The problem with collections and iterators (until generics arrive in Java 1.4) is that we don't know what type of objects they contain. We allow the programmer to specify that type information using by a dummy cast to an array type. For example:

Vector fruit = new Vector();
fruit.addElement("apple");
fruit.addElement("banana");
fruit.addElement("orange");
fruit.addElement("mango");
String[] tropicalFruit = (select fruit
                          from (String[]) fruit
                          where fruit.indexOf("n") >= 0);

You can cast a collection or iterator to an array of primitive types, provided that the collection does not contain null values.

Casting input datasets

Some data sources, such as vectors, iterators and external data sources such as JDBC tables, contain very little type information, and this makes it difficult to write concise queries. For example,

Vector emps = new Vector();
emps.addElement(fred);
emps.addElement(barney);
for (emp in select from emps as emp where ((Emp) emp).deptno == 20) {
  print(((Emp) emp).name);
}

Better to tell the system just once that emps is a collection of Emp objects:

for (emp in select from (Emp[]) emps as emp where emp.deptno == 20) {
  print(emp.name);
}

The cast does not necessarily cause the vector to be converted to an array: we are simply providing the Saffron compiler with more type information, and allowing it to choose the most efficient plan.

Determining the output type

By default, a relational expression returns an array. You can produce results in a different format by using a dummy cast, like this:

Iterator emps;
Iterator femaleEmps = (Iterator)
    (select from (Emp[]) emps as emp
     where emp.gender.equals("F"));

This is particularly useful where the output is large (even infinite!) and you to iterate over the first few rows without computing the whole result.

The available types are {@link java.util.Iterator}, {@link java.util.Enumeration}, {@link java.util.Collection}, {@link java.util.Vector}, and type[]. In future, we may add {@link java.sql.ResultSet}.

Tables and Schemas

The interfaces Table, Schema and Connection allow you to access data sources which have arbitrary access methods. A table (interface {@link saffron.Table}) represents a set of relational data, and it provides methods to describe the data source, discover its access methods, and so forth. Schemas (interface {@link saffron.Schema}) make it easy to expose a set of tables and the information necessary to compile programs which use them. If you can to access data in a JDBC database, derive a class from class {@link saffron.ext.ReflectSchema} and create a member of type {@link saffron.ext.JdbcTable} for each table your wish to access (class {@link sales.Sales} is an example of this.)

Let's look at what happens when you compile a program which uses a schema.

The compiler notices a piece of code (sales.emps) which accesses a member or method of an object (sales) which implements interface {@link saffron.Connection}.
The compiler calls the static method getSchema on that object. (Why call a static method, not a method in the interface?

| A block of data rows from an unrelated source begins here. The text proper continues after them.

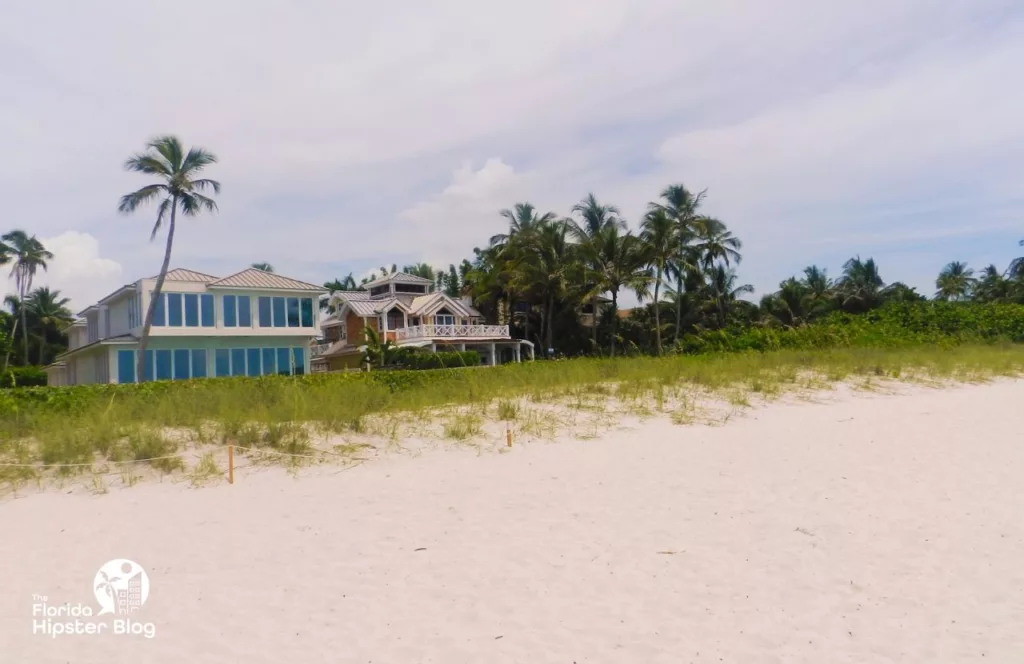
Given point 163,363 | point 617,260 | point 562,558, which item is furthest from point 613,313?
point 562,558

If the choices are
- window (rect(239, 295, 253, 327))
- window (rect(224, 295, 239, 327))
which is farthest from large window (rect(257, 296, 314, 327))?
window (rect(224, 295, 239, 327))

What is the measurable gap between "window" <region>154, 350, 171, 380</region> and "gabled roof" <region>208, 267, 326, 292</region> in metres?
3.25

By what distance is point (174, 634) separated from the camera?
4.32m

Well, remember that this is happening at compile time. The real object does not exist yet.)
The compiler invokes the schema's getMemberTable or getMethodTable method, to retrieve a Table. If there is no such table, these methods may throw openjava.mop.NoSuchMemberException, which will be reported as a compilation error.
The compiler invokes the table's toRel method, passing the piece of parse tree which represents the expression which will yields the schema. (The real schema object only gets created at run time, remember.)
The compiler calls schema's getTable method with the parse object be for example, class Sales.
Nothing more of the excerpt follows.